# TASK DIRECTIONS
Copy every line that holds the string "iframe" from the data below.

(Rendered images with source text)

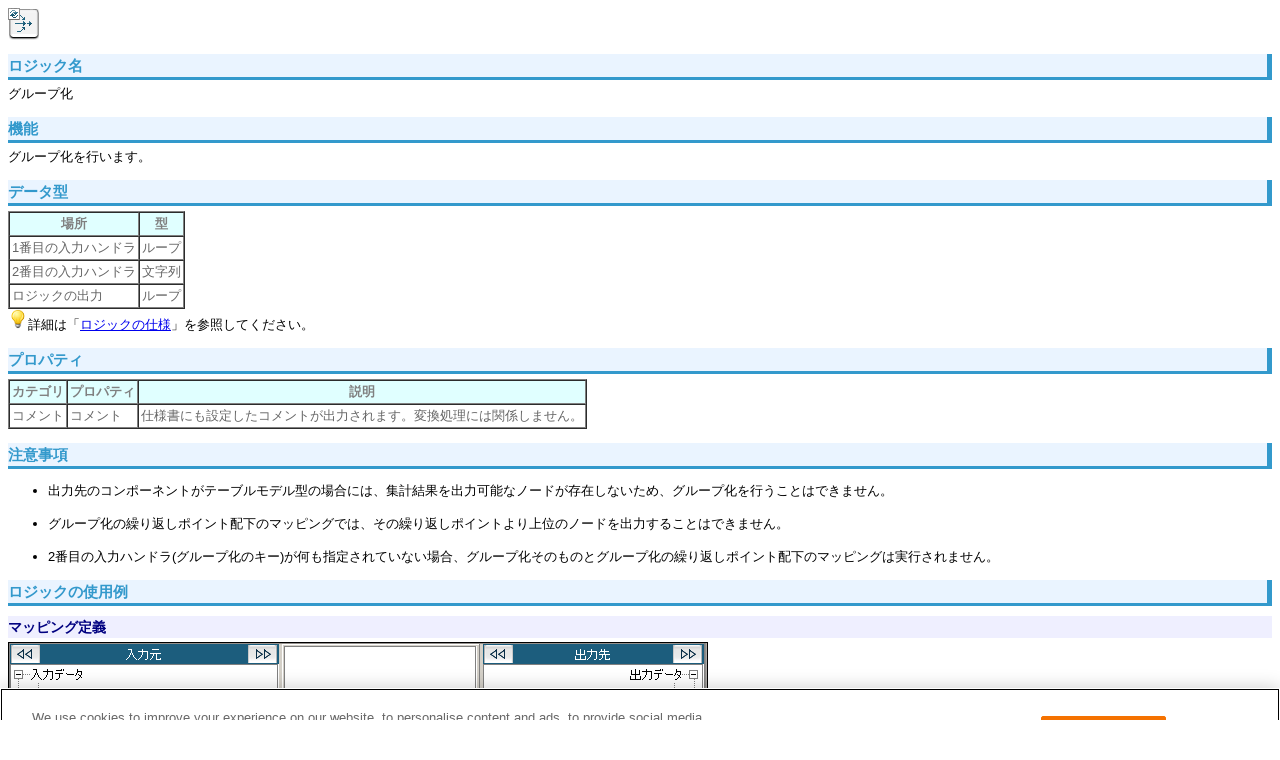

--- FILE ---
content_type: text/html
request_url: https://www.hulft.com/help/ja-jp/DataSpider/dss42sp3/help/ja/mapper/document/logic/groupingLoop.html
body_size: 1644
content:
<html>
<head>
<meta http-equiv="Content-Type" content="text/html; charset=Shift_JIS">
<title>[ドキュメントMapper]グループ化</title>
<link rel="icon" href="https://www.hulft.com/help/ja-jp/DataSpider/favicon.ico">
<link rel="stylesheet" type="text/css" href="../../../css/second/third/third_level.css">
<!-- Google Tag Manager -->
<script>(function(w,d,s,l,i){w[l]=w[l]||[];w[l].push({'gtm.start':
new Date().getTime(),event:'gtm.js'});var f=d.getElementsByTagName(s)[0],
j=d.createElement(s),dl=l!='dataLayer'?'&l='+l:'';j.async=true;j.src=
'https://www.googletagmanager.com/gtm.js?id='+i+dl;f.parentNode.insertBefore(j,f);
})(window,document,'script','dataLayer','GTM-5XH7MJ');</script>
<!-- End Google Tag Manager -->
</head>
<body>
<!-- Google Tag Manager (noscript) -->
<noscript><iframe src="https://www.googletagmanager.com/ns.html?id=GTM-5XH7MJ"
height="0" width="0" style="display:none;visibility:hidden"></iframe></noscript>
<!-- End Google Tag Manager (noscript) -->
<img src="groupingLoop.gif" alt="グループ化" width="32" height="32">
<h2>ロジック名</h2>
グループ化
<h2>機能</h2>
グループ化を行います。
<h2>データ型</h2>
<table cellpadding="2" cellspacing="0" border="1">
<tr>
<th>場所</th>
<th>型</th>
</tr>
<tr>
<td>1番目の入力ハンドラ</td>
<td>ループ</td>
</tr>
<tr>
<td>2番目の入力ハンドラ</td>
<td>文字列</td>
</tr>
<tr>
<td>ロジックの出力</td>
<td>ループ</td>
</tr>
</table>
<img src="../../../images/lightbulb.png" alt="lightbulb">詳細は「<a href="../../logic_and_schema_spec.html#dataType">ロジックの仕様</a>」を参照してください。
<h2>プロパティ</h2>
<table cellpadding="2" cellspacing="0" border="1">
<tr>
<th>カテゴリ</th>
<th>プロパティ</th>
<th>説明</th>
</tr>
<tr>
<td>コメント</td>
<td>コメント</td>
<td>仕様書にも設定したコメントが出力されます。変換処理には関係しません。</td>
</tr>
</table>
<!-- Common Additional Start --><!-- Common Additional End -->
<!-- Additional Start -->
<h2>注意事項</h2>
<ul>
<li>出力先のコンポーネントがテーブルモデル型の場合には、集計結果を出力可能なノードが存在しないため、グループ化を行うことはできません。</li>
<br>
<li>グループ化の繰り返しポイント配下のマッピングでは、その繰り返しポイントより上位のノードを出力することはできません。</li>
<br>
<li>2番目の入力ハンドラ(グループ化のキー)が何も指定されていない場合、グループ化そのものとグループ化の繰り返しポイント配下のマッピングは実行されません。</li>
</ul>
<h2>ロジックの使用例</h2>
<h3>マッピング定義</h3>
<img src="groupingLoop_sample.png" border="1">
<h3>ロジックの設定と処理結果</h3>
都道府県コードごとにグループ化します。
<h5>プロパティ設定</h5>
<table cellpadding="2" cellspacing="0" border="1">
<tr>
<th>プロパティ</th>
<th>設定値</th>
</tr>
<tr>
<td>なし</td>
<td>&nbsp;</td>
</table>
<h5>入力データ</h5>
<table cellpadding="2" cellspacing="0" border="1">
<tr><td>001,東京都,101,文京区</td></tr>
<tr><td>002,大阪府,201,大阪市</td></tr>
<tr><td>001,東京都,108,千代田区</td></tr>
</table>
<h5>出力データ</h5>
<table cellpadding="2" cellspacing="0" border="1">
<tr><td>
&lt;?xml version="1.0" encoding="UTF-8"?&gt;<br>
&lt;データ&gt;<br>
&nbsp;&nbsp;&lt;住所データ&gt;<br>
&nbsp;&nbsp;&nbsp;&nbsp;&lt;都道府県情報&gt;<br>
&nbsp;&nbsp;&nbsp;&nbsp;&nbsp;&nbsp;&lt;都道府県名&gt;東京都&lt;/都道府県名&gt;<br>
&nbsp;&nbsp;&nbsp;&nbsp;&lt;/都道府県情報&gt;<br>
&nbsp;&nbsp;&nbsp;&nbsp;&lt;市区町村情報&gt;<br>
&nbsp;&nbsp;&nbsp;&nbsp;&nbsp;&nbsp;&lt;市区町村コード&gt;101&lt;/市区町村コード&gt;<br>
&nbsp;&nbsp;&nbsp;&nbsp;&nbsp;&nbsp;&lt;市区町村名&gt;文京区&lt;/市区町村名&gt;<br>
&nbsp;&nbsp;&nbsp;&nbsp;&lt;/市区町村情報&gt;<br>
&nbsp;&nbsp;&nbsp;&nbsp;&lt;市区町村情報&gt;<br>
&nbsp;&nbsp;&nbsp;&nbsp;&nbsp;&nbsp;&lt;市区町村コード&gt;108&lt;/市区町村コード&gt;<br>
&nbsp;&nbsp;&nbsp;&nbsp;&nbsp;&nbsp;&lt;市区町村名&gt;千代田区&lt;/市区町村名&gt;<br>
&nbsp;&nbsp;&nbsp;&nbsp;&lt;/市区町村情報&gt;<br>
&nbsp;&nbsp;&lt;/住所データ&gt;<br>
&nbsp;&nbsp;&lt;住所データ&gt;<br>
&nbsp;&nbsp;&nbsp;&nbsp;&lt;都道府県情報&gt;<br>
&nbsp;&nbsp;&nbsp;&nbsp;&nbsp;&nbsp;&lt;都道府県名&gt;大阪府&lt;/都道府県名&gt;<br>
&nbsp;&nbsp;&nbsp;&nbsp;&lt;/都道府県情報&gt;<br>
&nbsp;&nbsp;&nbsp;&nbsp;&lt;市区町村情報&gt;<br>
&nbsp;&nbsp;&nbsp;&nbsp;&nbsp;&nbsp;&lt;市区町村コード&gt;201&lt;/市区町村コード&gt;<br>
&nbsp;&nbsp;&nbsp;&nbsp;&nbsp;&nbsp;&lt;市区町村名&gt;大阪市&lt;/市区町村名&gt;<br>
&nbsp;&nbsp;&nbsp;&nbsp;&lt;/市区町村情報&gt;<br>
&nbsp;&nbsp;&lt;/住所データ&gt;<br>
&lt;/データ&gt;
</td></tr>
</table>
<!-- Additional End -->
</body>
</html>


--- FILE ---
content_type: text/css
request_url: https://www.hulft.com/help/ja-jp/DataSpider/dss42sp3/help/ja/css/second/third/third_level.css
body_size: 1317
content:
body {
	background-color: #FFFFFF;
	font-family: monospace;
	background-color: #FFFFFF;
	font-family: 'Meiryo', 'Tahoma', sans-serif;
	font-size: small;
	*font-size: 13px
}

table {
	font-size: 100%;
}

th {
	background-color: #e0ffff;
	color: gray;
}

td {
	color: #666666;
}

h1 {
	background-color: #3399cc;
	color: #ffffff;
	font-size: 123.1%;
	font-weight: bold;
	text-align: center;
	padding: 3px 0px 2px 0px;
	/*↓bodyにある背景画像のためのものです。*/
	/*今後は消したほうがいい*/
	margin: 35px 0px 4px 0px;
}

h2 {
	background-color: #eaf4ff;
	color: #3399cc;
	font-weight: bold;
	font-size: 116%;
	border-right: #3399cc solid 5px;;
	border-bottom: #3399cc solid 3px;
	padding: 2px 0px 1px 0px;
	margin: 14px 0px 5px 0px;
}

h3 {
	background-color: #efefff;
	color: #000080;
	font-size: 108%;
	padding: 2px 0px 1px 0px;
	margin: 10px 0px 4px 0px;
}

h4 {
	color: #006400;
	font-size: 100%;
	margin-bottom: 2px;
	padding: 2px 0px 1px 0px;
	margin: 5px 0px 3px 0px;
}

h5 {
	color: #669999;
	font-size: 100%;
	margin: 4px 0px 2px 0px;
}

h6 {
	color: #a9a9a9;
	font-size: 100%;
	margin: 3px 0px 1px 0px;
}

pre {
	color: #594e52;
	font-family: 'courier new', monospace;
	background-color: #efefef;
	font-size: 100%;
	margin: 0px 0px 5px 0px;
	padding: 5px 3px 5px 3px;
	border: 1px;
	border-style: solid;
	border-color: #000000;
	white-space: pre-wrap;
}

# SOLVED PROBLEM
<noscript><iframe src="https://www.googletagmanager.com/ns.html?id=GTM-5XH7MJ"
height="0" width="0" style="display:none;visibility:hidden"></iframe></noscript>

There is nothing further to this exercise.